In the system with PTFE, the degradation efficiency of pure ZnO increased from 24.53% at 100 rpm to 43.26% at 300 rpm and 59.63% at 500 rpm, while ZnO/Gd2O3 (2 mol %) exhibited efficiencies of 48.57%, 66.42%, and 80.21%, respectively. Similarly, in the stirring with a glass rod, pure ZnO achieved degradation efficiencies of 36.74%, 61.13%, and 73.75%, whereas ZnO/Gd2O3 (2 mol %) reached 56.24%, 73.86%, and 91.81% at 100, 300, and 500 rpm, respectively.
These results demonstrate that increasing mechanical energy input significantly enhances the catalytic performance, likely by promoting more frequent interfacial contact events and improving mass transport and catalyst–surface interactions, which can facilitate charge-related processes and the formation of reactive oxygen species.
Although the precise contributions of different mechanically induced effects cannot be independently quantified, the consistently higher efficiencies observed in the glass-based configuration indicate that the overall reaction environment plays an important role in modulating the catalytic response under dynamic conditions.

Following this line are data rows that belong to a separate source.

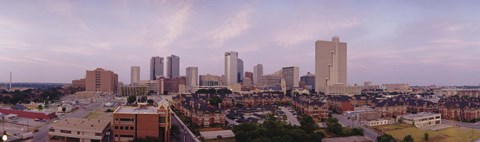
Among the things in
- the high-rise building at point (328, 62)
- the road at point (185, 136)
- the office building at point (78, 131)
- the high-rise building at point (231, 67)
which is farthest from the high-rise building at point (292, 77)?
the office building at point (78, 131)

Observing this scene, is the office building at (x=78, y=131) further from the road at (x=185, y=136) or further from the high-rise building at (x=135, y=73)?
the high-rise building at (x=135, y=73)

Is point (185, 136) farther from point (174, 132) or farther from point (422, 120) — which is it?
point (422, 120)

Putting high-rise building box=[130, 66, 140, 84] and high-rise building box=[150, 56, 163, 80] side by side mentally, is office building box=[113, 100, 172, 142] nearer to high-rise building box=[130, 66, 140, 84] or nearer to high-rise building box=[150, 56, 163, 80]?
high-rise building box=[130, 66, 140, 84]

2.6.4. TiO2 as a Reference Catalyst

Identical experimental conditions were used for an additional control experiment employing commercial TiO2 to assess the contribution of the intrinsic electromechanical properties of ZnO. Commercial TiO2 was selected as a reference material to provide a benchmark for comparison under identical experimental conditions. Although tribocatalytic activity has been reported for some nanostructured TiO2 materials, the commercial TiO2 used in this work exhibited only limited catalytic activity compared with ZnO, allowing the intrinsic performance of the synthesized ZnO-based catalysts to be evaluated.
In the catalysis with the PTFE rod, TiO2 achieved a degradation efficiency of 18.6%, which increased only slightly to 24.3% in the with a glass rod. In comparison, pure ZnO exhibited degradation efficiencies of 59.63% and 73.75%, while ZnO/Gd2O3 (2 mol %) reached 80.25% and 91.81% for the PTFE-coated and glass bars, respectively.
The considerably lower activity of the commercial TiO2 reference material compared with ZnO indicates that mechanical agitation alone cannot account for the high degradation efficiencies observed for the ZnO-based catalysts. Although tribocatalytic activity has been reported for certain nanostructured TiO2 materials, the commercial TiO2 used in the present study exhibited only limited degradation efficiency under identical experimental conditions, confirming its suitability as a reference material. Instead, the enhanced performance of ZnO may be related to its more favorable electronic and surface properties under mechanical stimulation, which can facilitate more efficient charge-related processes. Although different mechanically induced effects may coexist in both experimental configurations, these results suggest that the intrinsic properties of ZnO play an important role in its overall mechanically assisted catalytic activity.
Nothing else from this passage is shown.